**** Information given

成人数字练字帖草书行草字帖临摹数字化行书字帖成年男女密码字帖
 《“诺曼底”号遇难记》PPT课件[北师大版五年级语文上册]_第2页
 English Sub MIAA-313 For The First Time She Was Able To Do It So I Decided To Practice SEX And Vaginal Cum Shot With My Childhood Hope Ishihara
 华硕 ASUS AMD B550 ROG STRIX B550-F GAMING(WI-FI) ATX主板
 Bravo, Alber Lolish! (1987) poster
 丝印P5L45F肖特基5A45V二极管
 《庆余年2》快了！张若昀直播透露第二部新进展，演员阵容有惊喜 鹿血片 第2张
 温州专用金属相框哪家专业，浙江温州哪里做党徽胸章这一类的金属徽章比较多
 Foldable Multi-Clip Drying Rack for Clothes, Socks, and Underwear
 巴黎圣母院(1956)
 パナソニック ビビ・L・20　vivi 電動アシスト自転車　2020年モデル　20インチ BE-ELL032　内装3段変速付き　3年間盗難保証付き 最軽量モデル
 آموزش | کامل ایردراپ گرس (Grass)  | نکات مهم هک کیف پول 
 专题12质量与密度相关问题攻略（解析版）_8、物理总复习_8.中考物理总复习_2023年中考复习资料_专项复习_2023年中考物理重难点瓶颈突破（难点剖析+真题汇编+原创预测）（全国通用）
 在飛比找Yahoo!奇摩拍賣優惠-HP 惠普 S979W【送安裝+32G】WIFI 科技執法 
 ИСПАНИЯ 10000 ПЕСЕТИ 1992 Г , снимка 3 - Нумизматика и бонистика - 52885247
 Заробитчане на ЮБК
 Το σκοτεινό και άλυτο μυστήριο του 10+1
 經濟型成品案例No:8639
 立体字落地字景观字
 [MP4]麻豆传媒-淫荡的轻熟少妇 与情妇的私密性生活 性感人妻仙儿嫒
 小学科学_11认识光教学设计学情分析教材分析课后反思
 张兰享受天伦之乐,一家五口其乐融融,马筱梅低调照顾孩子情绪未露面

********

→ Description of the task
Reproduce exactly every line that sits between the start of the entries and the line bearing "华硕 ASUS AMD", counting both of those lines.

→ Answer for the task
成人数字练字帖草书行草字帖临摹数字化行书字帖成年男女密码字帖
 《“诺曼底”号遇难记》PPT课件[北师大版五年级语文上册]_第2页
 English Sub MIAA-313 For The First Time She Was Able To Do It So I Decided To Practice SEX And Vaginal Cum Shot With My Childhood Hope Ishihara
 华硕 ASUS AMD B550 ROG STRIX B550-F GAMING(WI-FI) ATX主板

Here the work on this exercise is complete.